Integration and Development
Building Ai Photocraft was not just about finding the right tools; it was about weaving them into a seamless SaaS platform that delivers a great user experience. Here’s how we brought it all together:
Building the Backend: I took on the task of creating the backend using Flask. This is where the AI magic happens—processing requests, managing images, and ensuring the right models are called and results delivered in real-time. To handle the intensive computational requirements, we deployed the backend on servers equipped with GPUs from TensorDock. This setup allowed us to process images as quickly as possible, providing a smooth and efficient service.
Frontend Development: For the frontend, I teamed up with my friend, who brought expertise in Next.js to the table. Together, we crafted a user-friendly interface that makes it simple for users to upload images, select actions, and see results almost instantly. We aimed to keep the process intuitive, ensuring that even those without technical know-how could use Ai Photocraft with ease.
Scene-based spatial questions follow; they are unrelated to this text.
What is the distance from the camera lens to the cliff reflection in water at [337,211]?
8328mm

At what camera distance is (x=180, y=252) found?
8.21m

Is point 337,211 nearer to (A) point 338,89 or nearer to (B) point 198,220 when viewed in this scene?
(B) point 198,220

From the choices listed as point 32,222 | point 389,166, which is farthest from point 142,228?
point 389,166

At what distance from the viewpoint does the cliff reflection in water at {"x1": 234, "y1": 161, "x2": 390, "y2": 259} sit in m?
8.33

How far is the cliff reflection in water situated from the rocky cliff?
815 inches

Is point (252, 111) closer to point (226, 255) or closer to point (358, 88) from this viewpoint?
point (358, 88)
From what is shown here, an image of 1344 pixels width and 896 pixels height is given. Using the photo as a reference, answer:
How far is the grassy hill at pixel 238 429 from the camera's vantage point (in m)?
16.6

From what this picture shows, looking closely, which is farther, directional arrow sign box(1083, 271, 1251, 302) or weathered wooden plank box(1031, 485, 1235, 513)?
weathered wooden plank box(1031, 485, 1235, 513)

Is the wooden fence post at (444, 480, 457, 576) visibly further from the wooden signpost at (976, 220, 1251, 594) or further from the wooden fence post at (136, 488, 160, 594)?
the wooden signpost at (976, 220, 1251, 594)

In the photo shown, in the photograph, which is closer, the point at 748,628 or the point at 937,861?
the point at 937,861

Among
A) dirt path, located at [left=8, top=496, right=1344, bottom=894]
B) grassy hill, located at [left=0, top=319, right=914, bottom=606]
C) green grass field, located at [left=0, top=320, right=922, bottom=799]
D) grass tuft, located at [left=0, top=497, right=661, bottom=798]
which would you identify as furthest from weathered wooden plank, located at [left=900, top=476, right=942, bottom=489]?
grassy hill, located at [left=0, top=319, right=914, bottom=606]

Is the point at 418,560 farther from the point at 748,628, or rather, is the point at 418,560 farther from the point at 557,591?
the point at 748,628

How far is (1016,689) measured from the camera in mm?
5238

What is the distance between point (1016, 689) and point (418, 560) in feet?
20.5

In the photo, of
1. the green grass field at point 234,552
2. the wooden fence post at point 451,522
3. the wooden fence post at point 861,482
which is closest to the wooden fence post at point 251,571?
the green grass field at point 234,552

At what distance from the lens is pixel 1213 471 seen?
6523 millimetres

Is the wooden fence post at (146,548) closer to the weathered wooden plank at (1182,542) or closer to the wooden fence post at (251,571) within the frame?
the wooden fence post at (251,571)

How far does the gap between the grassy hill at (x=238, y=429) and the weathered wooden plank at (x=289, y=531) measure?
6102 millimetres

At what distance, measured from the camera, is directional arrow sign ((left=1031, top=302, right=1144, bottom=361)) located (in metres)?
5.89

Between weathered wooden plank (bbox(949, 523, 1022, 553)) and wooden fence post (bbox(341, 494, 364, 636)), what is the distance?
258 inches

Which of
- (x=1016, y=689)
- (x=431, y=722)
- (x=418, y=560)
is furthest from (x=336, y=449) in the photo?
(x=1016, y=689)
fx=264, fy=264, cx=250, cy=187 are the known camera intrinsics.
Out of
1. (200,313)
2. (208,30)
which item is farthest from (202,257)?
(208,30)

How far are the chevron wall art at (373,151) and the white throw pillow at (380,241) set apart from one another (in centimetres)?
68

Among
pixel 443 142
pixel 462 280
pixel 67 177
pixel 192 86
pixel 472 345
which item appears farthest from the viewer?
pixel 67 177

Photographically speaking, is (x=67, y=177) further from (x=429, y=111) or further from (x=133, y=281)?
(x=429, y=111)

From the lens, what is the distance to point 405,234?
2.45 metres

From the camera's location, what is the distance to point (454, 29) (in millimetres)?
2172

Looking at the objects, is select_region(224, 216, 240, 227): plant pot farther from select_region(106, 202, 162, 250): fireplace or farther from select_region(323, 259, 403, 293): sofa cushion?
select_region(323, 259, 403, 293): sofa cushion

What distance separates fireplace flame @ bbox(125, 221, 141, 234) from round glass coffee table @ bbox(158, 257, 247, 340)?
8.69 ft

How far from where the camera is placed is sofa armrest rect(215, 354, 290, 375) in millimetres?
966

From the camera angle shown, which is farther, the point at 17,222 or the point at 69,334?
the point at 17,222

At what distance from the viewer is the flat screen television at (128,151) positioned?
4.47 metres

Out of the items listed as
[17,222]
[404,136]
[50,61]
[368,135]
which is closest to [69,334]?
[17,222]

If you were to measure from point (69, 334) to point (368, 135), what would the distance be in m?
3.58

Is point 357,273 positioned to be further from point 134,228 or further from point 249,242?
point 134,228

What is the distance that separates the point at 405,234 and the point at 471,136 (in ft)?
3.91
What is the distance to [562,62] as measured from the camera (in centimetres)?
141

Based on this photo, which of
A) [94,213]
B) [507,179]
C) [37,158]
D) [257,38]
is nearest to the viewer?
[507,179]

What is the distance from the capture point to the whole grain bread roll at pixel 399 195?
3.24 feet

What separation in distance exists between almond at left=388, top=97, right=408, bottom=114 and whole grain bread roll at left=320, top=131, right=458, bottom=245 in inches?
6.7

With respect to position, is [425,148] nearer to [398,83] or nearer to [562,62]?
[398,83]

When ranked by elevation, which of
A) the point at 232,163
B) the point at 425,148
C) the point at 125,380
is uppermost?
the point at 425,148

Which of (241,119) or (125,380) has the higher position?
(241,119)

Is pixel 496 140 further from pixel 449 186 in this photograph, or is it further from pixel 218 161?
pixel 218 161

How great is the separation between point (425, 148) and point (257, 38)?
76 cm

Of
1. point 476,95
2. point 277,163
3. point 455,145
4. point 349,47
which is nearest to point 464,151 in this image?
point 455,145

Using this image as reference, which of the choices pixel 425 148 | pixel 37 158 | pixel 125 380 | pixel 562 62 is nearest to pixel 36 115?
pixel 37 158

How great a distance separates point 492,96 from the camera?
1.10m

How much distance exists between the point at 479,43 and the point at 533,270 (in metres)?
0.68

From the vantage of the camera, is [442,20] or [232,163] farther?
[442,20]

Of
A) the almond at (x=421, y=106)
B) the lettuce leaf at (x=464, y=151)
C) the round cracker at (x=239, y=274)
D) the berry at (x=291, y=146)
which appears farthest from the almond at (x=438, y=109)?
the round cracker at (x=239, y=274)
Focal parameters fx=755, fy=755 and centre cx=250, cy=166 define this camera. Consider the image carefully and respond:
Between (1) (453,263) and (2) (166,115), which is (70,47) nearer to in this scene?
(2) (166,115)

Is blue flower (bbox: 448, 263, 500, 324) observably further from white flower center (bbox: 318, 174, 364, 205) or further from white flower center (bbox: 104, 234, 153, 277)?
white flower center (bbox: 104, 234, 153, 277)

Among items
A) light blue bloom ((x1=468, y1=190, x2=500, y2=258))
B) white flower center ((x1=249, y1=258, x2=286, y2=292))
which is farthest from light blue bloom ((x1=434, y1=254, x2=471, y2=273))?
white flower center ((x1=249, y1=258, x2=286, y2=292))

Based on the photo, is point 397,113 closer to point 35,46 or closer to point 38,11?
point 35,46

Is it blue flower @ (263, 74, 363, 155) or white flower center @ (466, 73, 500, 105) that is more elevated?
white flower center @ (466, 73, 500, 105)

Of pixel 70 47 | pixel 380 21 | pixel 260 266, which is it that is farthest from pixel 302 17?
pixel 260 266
Handling Backend Services with Firebase: To streamline backend services like authentication, database management, and other functionalities, we incorporated Firebase. This not only sped up the development process but also provided a robust and scalable solution for managing our user data and sessions.
Scalability and Deployment: To prepare for a growing user base, we utilized cloud platforms with auto-scaling capabilities. The entire application was containerized using Docker, and Kubernetes helped us manage deployment across multiple environments. We set up Nginx as a reverse proxy server and used Gunicorn to run the Flask application efficiently.
Payments and Subscriptions: To keep our servers running we have decided to implement subscription for the users using more than 10 credits daily, We have integrated Paddle (Merchant of Records) platform to handle subscription payments, paying taxes and maintaing legal compliances all over the globe.
Bringing all these elements together was a challenging but rewarding process, transforming Ai Photocraft from a concept into a powerful AI-driven tool that anyone can use for free.
Challenges and Learning
Developing Ai Photocraft came with its fair share of challenges. Integrating various open-source models demanded careful adjustments and occasional retraining to align with the tool’s specific needs. Ensuring these models were optimized for both speed and accuracy was critical to providing a high-quality user experience.
Throughout this journey, I’ve learned an immense amount—ranging from front-end development and working with sophisticated machine learning models to deploying applications in the cloud. Collaborating with friends and seeking advice from mentors enriched the development process, offering invaluable insights and support. It’s been a fantastic experience, and we’re continuing to refine and train our pre-trained models to enhance the quality of results even further.
Conclusion
Creating Ai Photocraft has been a profoundly rewarding experience, showcasing the power and potential of open-source software. By leveraging technologies and resources available on GitHub, I was able to build a sophisticated AI tool without reinventing the wheel. Ai Photocraft stands as a testament to how developers can create impactful SaaS solutions through collaboration and innovation. Your feedback is appreciated as we continue to improve and evolve Ai Photocraft.